ACTIVE Network ACTV, the leader in cloud-based activity and participant management™ solutions, today announced its financial results for the third quarter ended September 30, 2013.

Q3 2013 Financial Highlights:

(All comparisons are made to the third quarter of 2012)

  • Total net revenue up 8% to $117.5 million.
  • Technology revenue increased 9% and constituted 89%, or $104.4 million, of total net revenue.
  • Net registration revenue increased 9% to $79.0 million; registrations grew 6% and revenue per registration was up 2%.
  • Marketing services revenue constituted 11%, or $13.1 million, of total net revenue.
  • Net loss was $5.3 million, compared to net loss of $6.0 million.
  • Adjusted EBITDA, a non-GAAP financial measure, was $16.4 million.
  • Excluding charges related to transaction costs associated with ACTIVE Network entering into a definitive agreement to be acquired by Vista Equity Partners and management changes, Adjusted EBITDA was $19.5 million, up 27%.

“I am very pleased with our third quarter results,” said Jon Belmonte, Interim CEO of ACTIVE Network. “During the quarter, we entered into a definitive agreement to be acquired by Vista Equity Partners, which we believe will be a very positive event for stockholders and will help position us to further capitalize on the market opportunity.”

Q3 2013 Key Business Highlights

  • Marquee customer highlights included wins from Run or Dye, Kentucky Derby Festival Marathon, Monterey County Parks (CA), Arkansas State Parks, and Informatica World 2014 and 2015.
  • ACTIVE Network launched a new version of ACTIVE RegOnline™, the Company's entry-level online event-management solution. The new ACTIVE RegOnline makes it easier for event planners from Small and Mid-sized Businesses (SMBs) and associations, to plan, promote, and manage events of all sizes.
  • ACTIVE Network saw a 5% increase in summer camping across U.S. Federal parks, 30+ states, and regional and private partners. Through ReserveAmerica.com, ACTIVE Network provides consumers with the ability to search and reserve from more than 210,000 campsites.

——

OBJECTIVE A
According to the ACTIVE Network earnings release, how many campsites can consumers search and reserve through ReserveAmerica.com?
OBJECTIVE B
Pick up the ACTIVE Network third-quarter earnings release after its final sentence and write the next part.

——

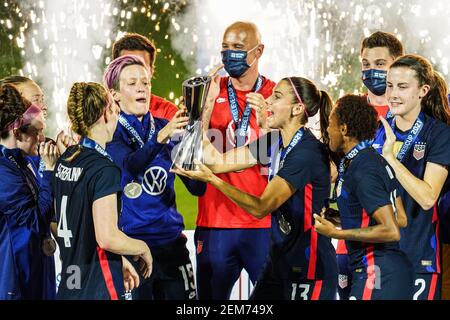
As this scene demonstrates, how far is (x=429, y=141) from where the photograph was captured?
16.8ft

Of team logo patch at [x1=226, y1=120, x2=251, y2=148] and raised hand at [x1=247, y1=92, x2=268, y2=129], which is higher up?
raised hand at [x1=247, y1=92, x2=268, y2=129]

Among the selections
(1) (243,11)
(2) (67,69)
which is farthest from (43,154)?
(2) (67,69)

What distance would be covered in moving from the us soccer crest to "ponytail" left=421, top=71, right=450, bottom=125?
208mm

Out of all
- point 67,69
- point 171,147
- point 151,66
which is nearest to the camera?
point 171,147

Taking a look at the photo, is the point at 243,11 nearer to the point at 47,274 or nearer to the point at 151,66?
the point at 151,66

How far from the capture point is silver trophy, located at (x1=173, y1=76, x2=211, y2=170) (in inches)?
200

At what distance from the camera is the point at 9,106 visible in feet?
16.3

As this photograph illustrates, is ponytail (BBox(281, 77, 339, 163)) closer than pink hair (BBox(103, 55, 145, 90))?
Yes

——

EXPECTED OUTPUT A
More than 210,000 campsites.

EXPECTED OUTPUT B
Merger Agreement with Vista Equity Partners

On September 28, 2013, ACTIVE Network entered into a definitive agreement to be acquired by affiliates of Vista Equity Partners (“Vista”), a leading private equity firm focused on investments in software, data and technology-enabled businesses, in a transaction valued at approximately $1.05 billion. Pursuant to the agreement, Vista has commenced a tender offer to acquire all of the outstanding shares of ACTIVE Network's common stock for $14.50 per share, in cash, payable without interest and less any applicable withholding taxes. Any shares not tendered in the offer will be acquired in a second-step merger at the same cash price as paid in the tender offer. The transaction is expected to close before the end of the fourth quarter of 2013. Upon the completion of the transaction, ACTIVE Network will become a privately held company.

Conference Call Information

Due to the previously announced merger agreement with Vista, ACTIVE Network will not host a conference call in conjunction with today's release of its third quarter 2013 results and will not be updating prior financial guidance or providing financial guidance for future periods.

About ACTIVE Network

ACTIVE Network ACTV is on a mission to make the world a more active place. With deep expertise in activity and participant management™, our ACTIVE Works® cloud technology helps organizations transform and grow their businesses. We do this through technology solutions that power the world's activities, as well as online destinations such as ACTIVE.com® that connect people with the things they love to do. Serving ~55,000 global business customers and driving ~90 million transactions annually, we help organizations get participants, manage their events and build communities. ACTIVE Network is headquartered in San Diego, California and has over 30 offices worldwide. Learn more at ACTIVEnetwork.com or ACTIVE.com and engage with us on Twitter @ACTIVEnetwork, @ACTIVE and on Facebook.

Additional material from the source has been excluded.